* Data records *
= Beginning of Section =
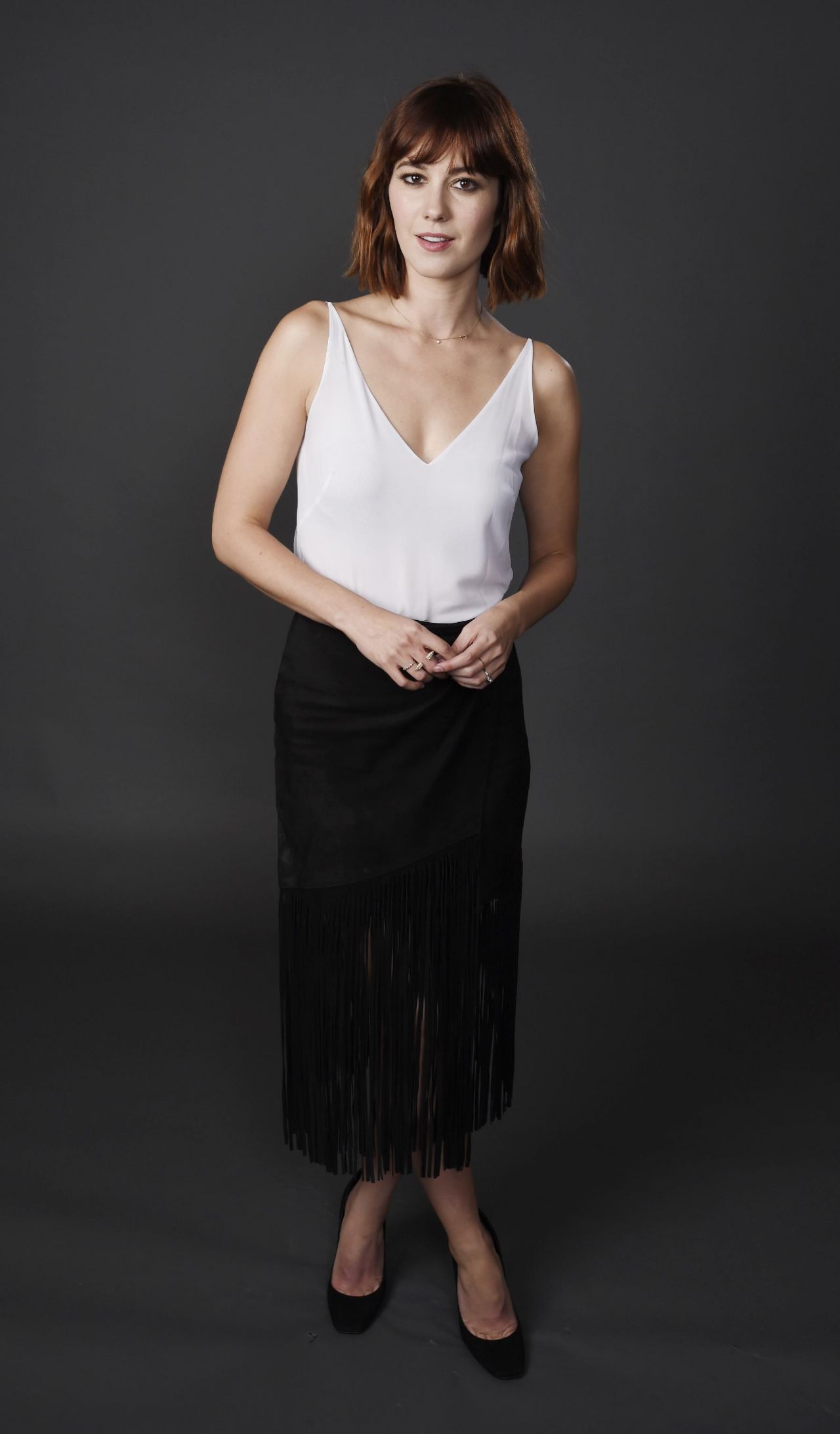 Mary Elizabeth Winstead, photo #789144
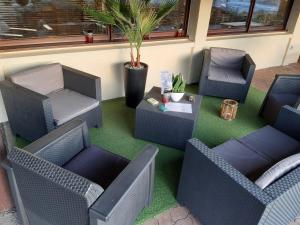 Brit Hotel Besancon L'horloge,Dole>>Besancon,3 star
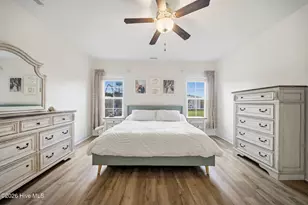 111 E Barred Owl Dr, Hampstead, NC 28443 - Photo 22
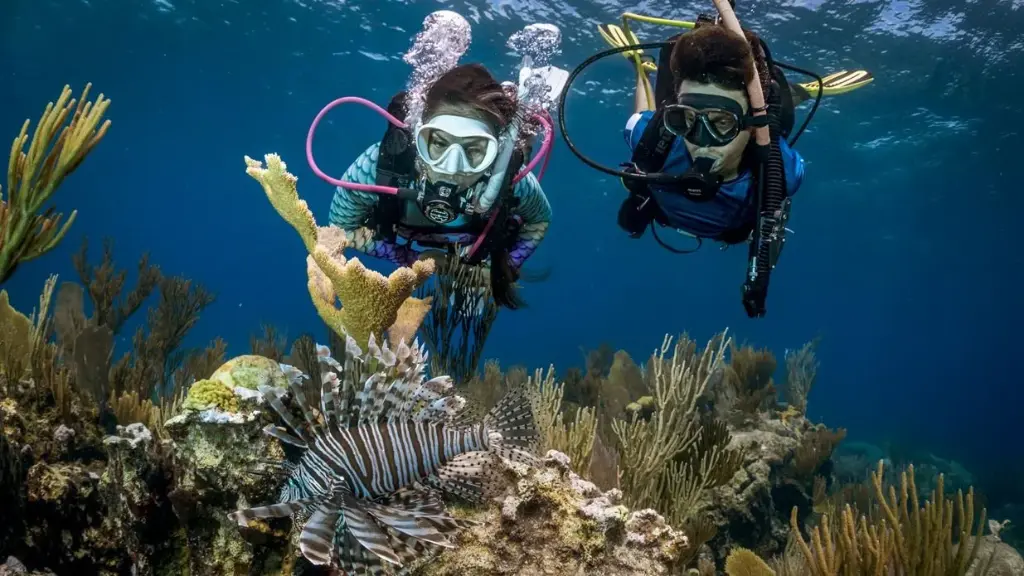 PADI Advanced Open Water Diver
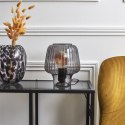 Intesi Lampa stołowa Lasima dymiona Intesi Lampa stołowa Lasima dymiona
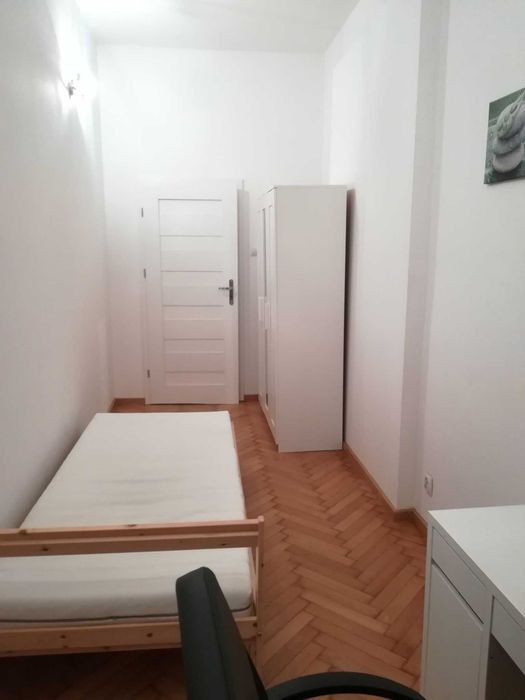 Mieszkanie – Wrocław, Plac Grunwaldzki - Widok 2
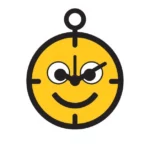 Clock It Emoji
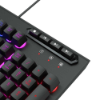 Imagem de TECLADO REDRAGON MEMBRANA GAMER ADITYA RGB K513-RGB PT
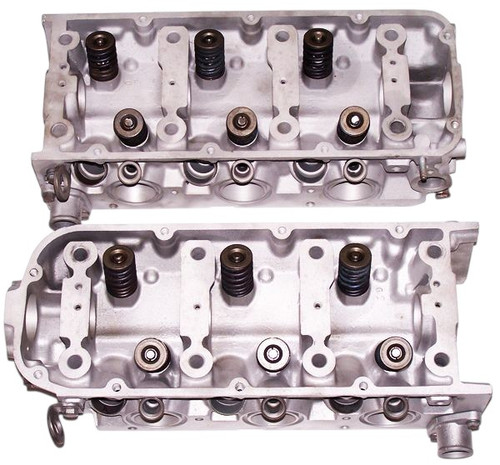 Cylinder Head Package (Stock)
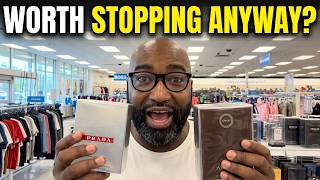 Prada & Armaf at Discount Stores? Watch This!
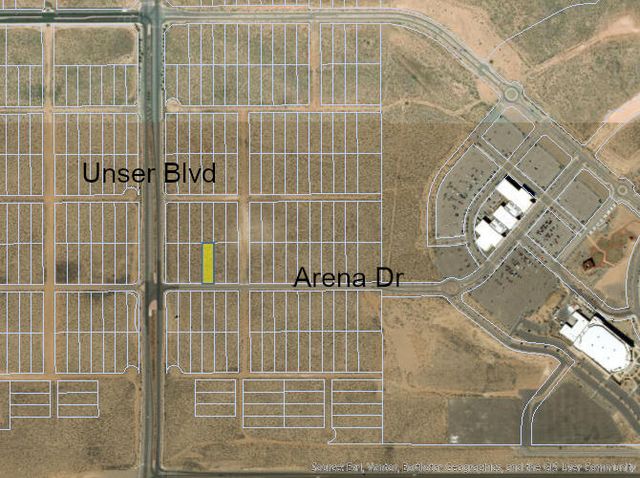 2019 Arena Drive NE, Rio Rancho, NM 87144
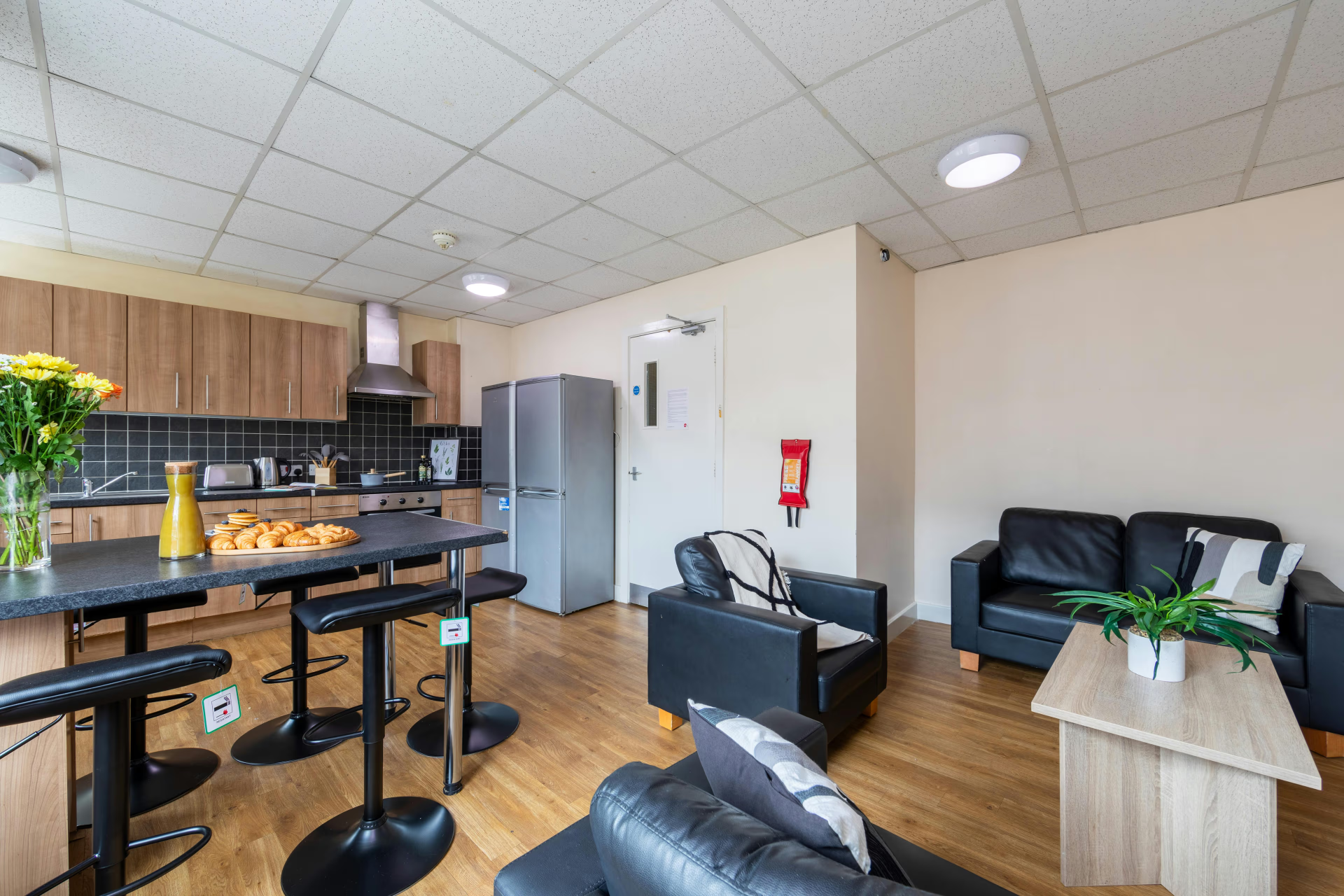 Bronze Non En-Suite - 20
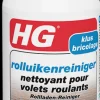 Best Nettoyant pour volets roulants 0,5 L Produits De Nettoyage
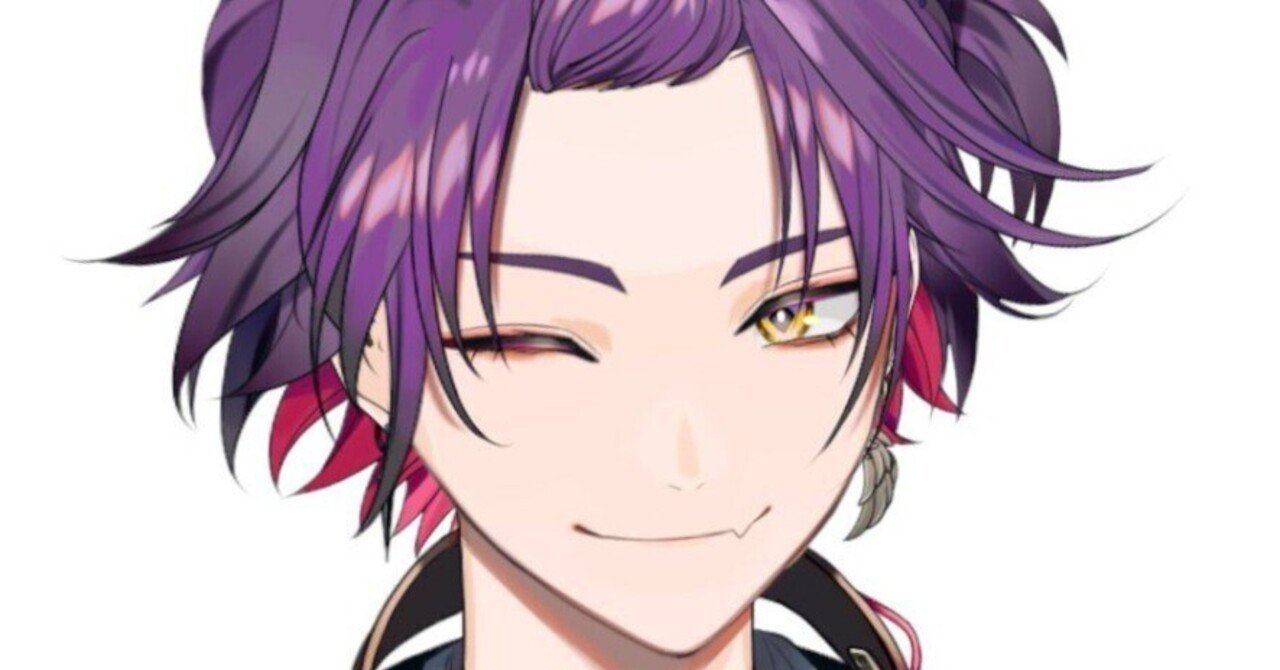 推し語りしてみたい【祝・渡会雲雀3周年】｜sino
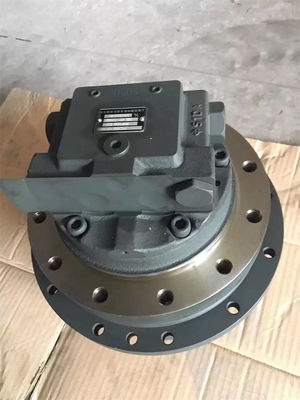 حفارة PC60-7 Final Drive 201-60-73500 Travel Motor Assy For Komatsu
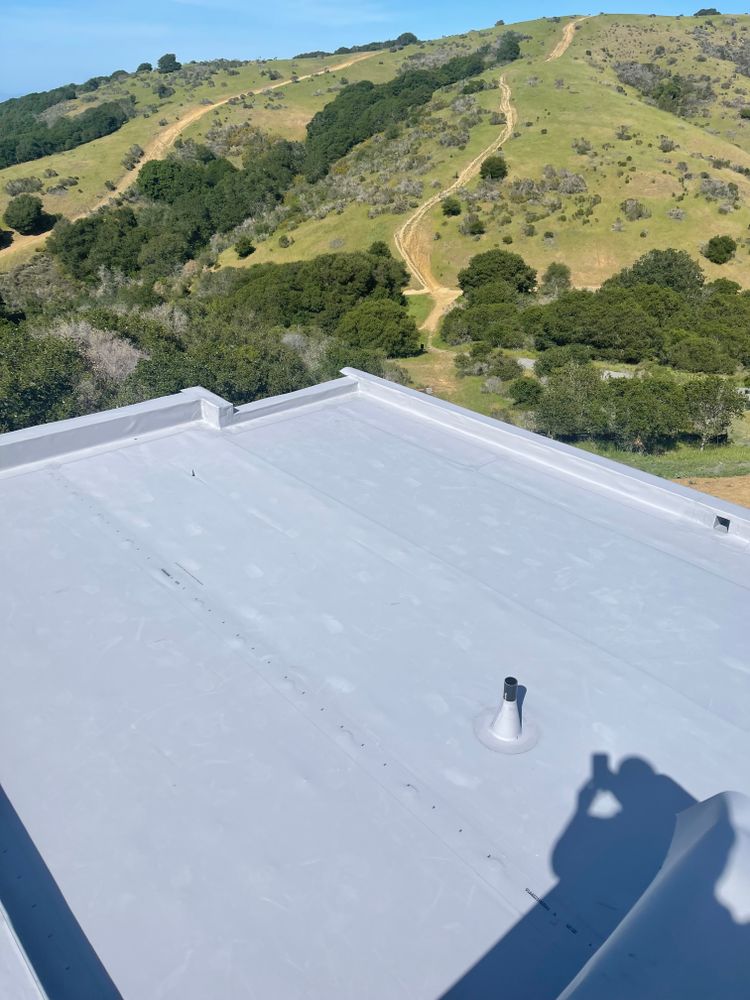 All Photos for Bay Area Five Star Roofing in Redwood City, CA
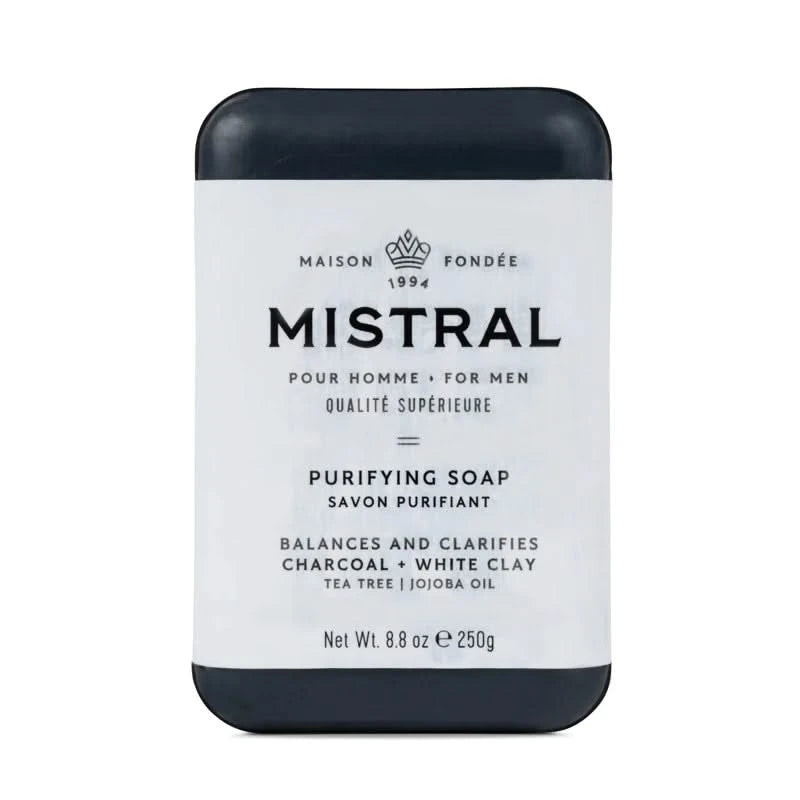 MISTRAL PURIFYING SOAP BAR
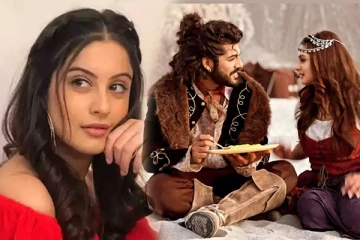 20 வயது இளம் நடிகை எடுத்த தவறான முடிவு: துணை நடிகர் கைது! அதிர்ச்சியில் திரையுலகினர்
= End of Section =
* Exercise objective *
Reproduce every row above word for word, leaving out the pictures.

* Your response *
 Mary Elizabeth Winstead, photo #789144
 Brit Hotel Besancon L'horloge,Dole>>Besancon,3 star
 111 E Barred Owl Dr, Hampstead, NC 28443 - Photo 22
 PADI Advanced Open Water Diver
 Intesi Lampa stołowa Lasima dymiona Intesi Lampa stołowa Lasima dymiona
 Mieszkanie – Wrocław, Plac Grunwaldzki - Widok 2
 Clock It Emoji
 Imagem de TECLADO REDRAGON MEMBRANA GAMER ADITYA RGB K513-RGB PT
 Cylinder Head Package (Stock)
 Prada & Armaf at Discount Stores? Watch This!
 2019 Arena Drive NE, Rio Rancho, NM 87144
 Bronze Non En-Suite - 20
 Best Nettoyant pour volets roulants 0,5 L Produits De Nettoyage
 推し語りしてみたい【祝・渡会雲雀3周年】｜sino
 حفارة PC60-7 Final Drive 201-60-73500 Travel Motor Assy For Komatsu
 All Photos for Bay Area Five Star Roofing in Redwood City, CA
 MISTRAL PURIFYING SOAP BAR
 20 வயது இளம் நடிகை எடுத்த தவறான முடிவு: துணை நடிகர் கைது! அதிர்ச்சியில் திரையுலகினர்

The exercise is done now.